▸ **Exercise directions**: Collect each line in the data below that contains the word "distance". Case matters, so only matches with the same capitalization count.

A run of records
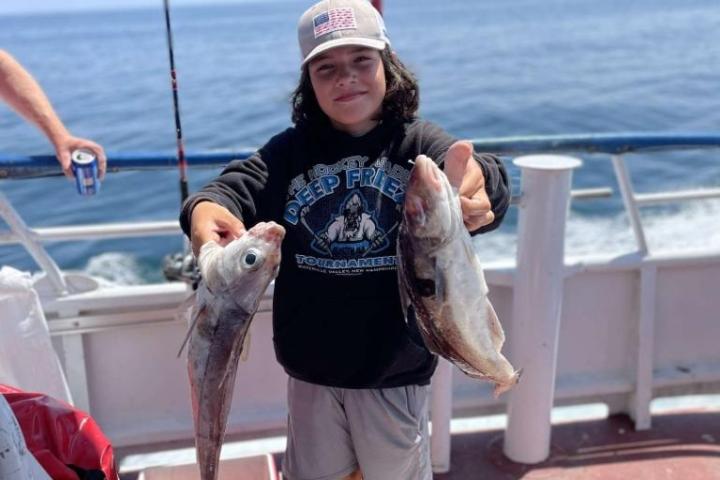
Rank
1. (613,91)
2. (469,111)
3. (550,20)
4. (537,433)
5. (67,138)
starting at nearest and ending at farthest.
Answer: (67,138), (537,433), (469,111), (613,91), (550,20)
---
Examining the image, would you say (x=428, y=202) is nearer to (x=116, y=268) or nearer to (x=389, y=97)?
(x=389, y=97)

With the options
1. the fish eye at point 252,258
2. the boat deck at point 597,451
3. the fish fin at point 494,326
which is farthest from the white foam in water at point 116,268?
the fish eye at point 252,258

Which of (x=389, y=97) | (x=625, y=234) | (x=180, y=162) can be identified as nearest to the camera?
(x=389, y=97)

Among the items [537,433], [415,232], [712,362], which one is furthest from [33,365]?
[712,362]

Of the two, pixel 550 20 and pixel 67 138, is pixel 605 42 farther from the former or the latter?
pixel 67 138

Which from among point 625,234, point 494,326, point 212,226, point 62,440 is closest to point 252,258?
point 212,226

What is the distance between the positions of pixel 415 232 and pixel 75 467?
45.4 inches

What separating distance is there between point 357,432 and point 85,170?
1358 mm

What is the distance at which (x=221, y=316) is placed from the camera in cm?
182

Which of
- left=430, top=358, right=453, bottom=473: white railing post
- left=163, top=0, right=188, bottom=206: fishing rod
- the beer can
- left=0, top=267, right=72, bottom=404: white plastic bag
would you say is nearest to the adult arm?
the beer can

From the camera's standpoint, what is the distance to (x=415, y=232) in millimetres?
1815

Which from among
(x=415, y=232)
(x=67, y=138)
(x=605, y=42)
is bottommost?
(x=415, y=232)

▸ **Correct response**:
What is the distance between the positions of pixel 415 232 and pixel 75 467?
What separating distance is there between point 357,432 and point 85,170?
What is the distance at which (x=221, y=316) is placed from the camera in cm?
From the camera's standpoint, what is the distance to (x=415, y=232) in millimetres?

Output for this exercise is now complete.